Anticipating a positive answer to that quintessential covenant prayer, the Psalmist sings for joy, a joy even greater than the people will have when the drought breaks and there is once again a bountiful harvest.  Living in a society where grain and new wine is always available a short drive away, we can’t imagine the delirious joy of a starving people when, at last, there is food again.  The Psalmist has a joy even greater than that, not because of food, but because he believes Yahweh always hears his prayers.

That confidence gives him not only joy, but also peace, peace that gives him sleep.  “I will lie down and sleep in peace, for you alone, O Yahweh, make me dwell in safety.”  We need to underline “you alone, O Yahweh, make me dwell in safety.”  In a culture obsessed with safety and security, it is crucial to believe that only the Covenant Lord of Israel, the great I Am who became Immanuel, can give us those precious blessings.  No amount of human effort can “make us dwell in safety,” as we learn every day from the headlines.  Relying on human means will not cure our national or personal insomnia.

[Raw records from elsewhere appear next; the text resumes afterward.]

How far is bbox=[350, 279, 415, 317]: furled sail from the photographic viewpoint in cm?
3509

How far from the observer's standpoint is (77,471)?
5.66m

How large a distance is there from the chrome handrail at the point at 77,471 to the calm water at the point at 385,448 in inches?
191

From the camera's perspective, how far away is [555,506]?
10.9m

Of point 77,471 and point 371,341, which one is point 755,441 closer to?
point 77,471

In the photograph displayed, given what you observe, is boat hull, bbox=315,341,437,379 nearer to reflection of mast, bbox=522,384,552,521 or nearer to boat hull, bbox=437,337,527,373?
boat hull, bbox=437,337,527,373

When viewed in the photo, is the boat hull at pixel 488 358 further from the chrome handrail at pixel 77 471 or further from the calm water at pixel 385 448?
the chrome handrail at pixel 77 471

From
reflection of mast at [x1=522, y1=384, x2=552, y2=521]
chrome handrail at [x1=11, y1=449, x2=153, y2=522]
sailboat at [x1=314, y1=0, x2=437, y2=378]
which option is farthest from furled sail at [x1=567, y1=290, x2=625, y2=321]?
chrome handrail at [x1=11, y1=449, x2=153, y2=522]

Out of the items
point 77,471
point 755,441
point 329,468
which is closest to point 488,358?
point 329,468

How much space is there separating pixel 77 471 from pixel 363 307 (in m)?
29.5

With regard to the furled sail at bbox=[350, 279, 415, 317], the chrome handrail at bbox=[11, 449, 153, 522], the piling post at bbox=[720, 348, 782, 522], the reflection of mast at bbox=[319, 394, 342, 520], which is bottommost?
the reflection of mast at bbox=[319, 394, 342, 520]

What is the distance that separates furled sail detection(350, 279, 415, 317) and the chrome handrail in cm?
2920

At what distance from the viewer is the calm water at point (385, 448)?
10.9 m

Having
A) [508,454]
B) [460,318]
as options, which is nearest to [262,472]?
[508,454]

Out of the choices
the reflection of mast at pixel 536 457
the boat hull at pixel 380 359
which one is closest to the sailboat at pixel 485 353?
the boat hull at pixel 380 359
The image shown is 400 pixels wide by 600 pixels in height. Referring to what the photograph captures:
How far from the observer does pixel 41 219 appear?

Here’s where your sermon can become uncomfortably personal.  More than 60 million American suffer from some degree of insomnia, which costs the economy about $63 billion a year in lost productivity.  (I don’t know the numbers for Canada or Europe or anywhere else, but they must be comparable.)  The personal cost of sleeplessness is far steeper than dollars and cents: daytime fatigue, lack of focus, memory loss, moodiness, loss of motivation, depression, and accidents.  Scientists are baffled by insomnia; what causes it and how can it be cured?  Obviously, there might be physical causes that require a medical cure.  And there are undoubtedly emotional causes that might yield to psychological treatment.  Even with proper medicine and counselling, insomnia might be so entrenched in a person’s behavior that it is impossible to cure a life-long habit.

Does Psalm 4 suggest that there might be a spiritual component to sleeplessness?  If one had overflowing joy because of the faithful provision of Yahweh and if one had abiding peace because of the security that Yahweh guarantees, one might “lie down and sleep in peace.”  Of course, we need to be very careful not to suggest that insomnia is the result of a lack of faith.  It’s more complicated than that.  Psalm 4 is not a guarantee of a cure for insomnia, if you just have enough faith.  It is one man’s confession of faith, designed to help God’s people make it through both personal and national crises.  Preach it that way, and you just might encourage the sleepless to pray as the Psalmist does in Psalm 4.  May “the peace of God, which transcends all understanding, guard your hearts and minds in Christ Jesus (Phil. 4:7).”  And grant you sleep.

Illustration Idea

Walter Brueggemann offers an example of the most common answer given to the question of verse 6, “Who can show us any good?”  He says that the dominant script/story in the U.S. is “therapeutic, technological, consumerist militarism.”  By “therapeutic” he means “the assumption that there is a product or a treatment to counteract every ache and pain and discomfort and trouble, so that life may be lived without any inconvenience.”  By “technological” he means “the assumption that everything can be fixed and made right according to human ingenuity.”  The script is “consumerist” because “we live in a culture that believes that the whole world and all of its resources are available to us without regard to the neighbor.”  And by “militarism” he is referring to “the myth of U.S. exceptionalism” that “serves to protect and maintain a monopoly than can deliver and guarantee all that is needed for the therapeutic, technological, consumerist society.”  In other words, as people ask, “Who can show us any good?” they look everywhere, except to the God can “meet all your needs according to his glorious riches in Christ Jesus (Phil. 4:19).”